One alternative embodiment includes a hydrocarbon fluid processing plant comprised of one or more high construction cost product sized process unit module types and one or more low construction cost product sized process unit module types where at least one of the low construction cost product sized process unit module types has a maximum feed processing capacity that is at least 110 percent of the maximum feed processing capacity of at least one of the high construction cost product sized process unit module types. This embodiment of the invention may be implemented with one or more of the various aspects of the invention described herein. This embodiment may be used for a LNG liquefaction plant that produces LNG.
In alternative embodiments of the invention, the maximum feed processing capacity of one or more low construction cost product sized process unit module types is at least 115, 125, 135 or 150 percent of the maximum feed processing capacity of at least one of the high construction cost product sized process unit module types.
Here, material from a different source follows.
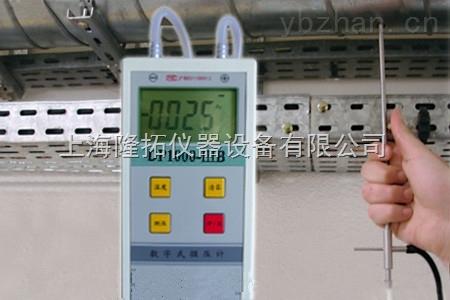数字压力风速仪,皮托管风压仪价格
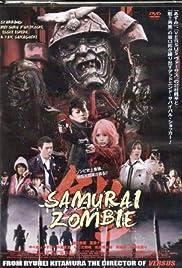Yoroi: Samurai zonbi Poster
In alternative embodiments the high construction cost product sized process unit module types have a total construction cost per unit of maximum feed processing capacity that is 1.25, 1.5, 1.75 or 2.0 times or greater the total construction cost per unit of maximum feed processing capacity of the low construction cost product sized process unit module types. In alternative embodiments the low construction cost product sized process unit module types are selected from acid gas removal contactor units, dehydration units, fractionation units, nitrogen rejection units, and helium recovery units. In alternative embodiments the high construction cost product sized process unit module types are selected from inlet facilities units (i.e. slug catcher unit, gas preheat unit and condensate stabilizer unit), refrigerant compression units, cryogenic heat exchanger units, and liquefaction units.
In an alternative embodiment a first phase hydrocarbon fluid processing plant can be expanded while the first phase hydrocarbon fluid processing plant is producing hydrocarbon fluid products. This method may be used for a LNG liquefaction plant that produces LNG. In this embodiment, a first phase hydrocarbon fluid processing plant may be provided. The first phase hydrocarbon fluid processing plant may be comprised of a plurality of process unit module types and the respective process unit module types may be comprised of one or more process unit modules. The method may include producing a hydrocarbon fluid (e.g. LNG) from the first phase hydrocarbon fluid processing plant while constructing one or more additional process unit modules for one or more of the process unit module types included in the first phase hydrocarbon fluid processing plant. The method may include placing the one or more additional process unit modules in service and integrating the additional process unit modules with the original process unit modules of a process unit module type to provide a second phase hydrocarbon fluid processing plant with increased capacity. The method may include producing hydrocarbon fluid (e.g. LNG) from the second phase hydrocarbon fluid processing plant. This embodiment of the invention may be implemented with one or more of the various aspects of the invention described herein.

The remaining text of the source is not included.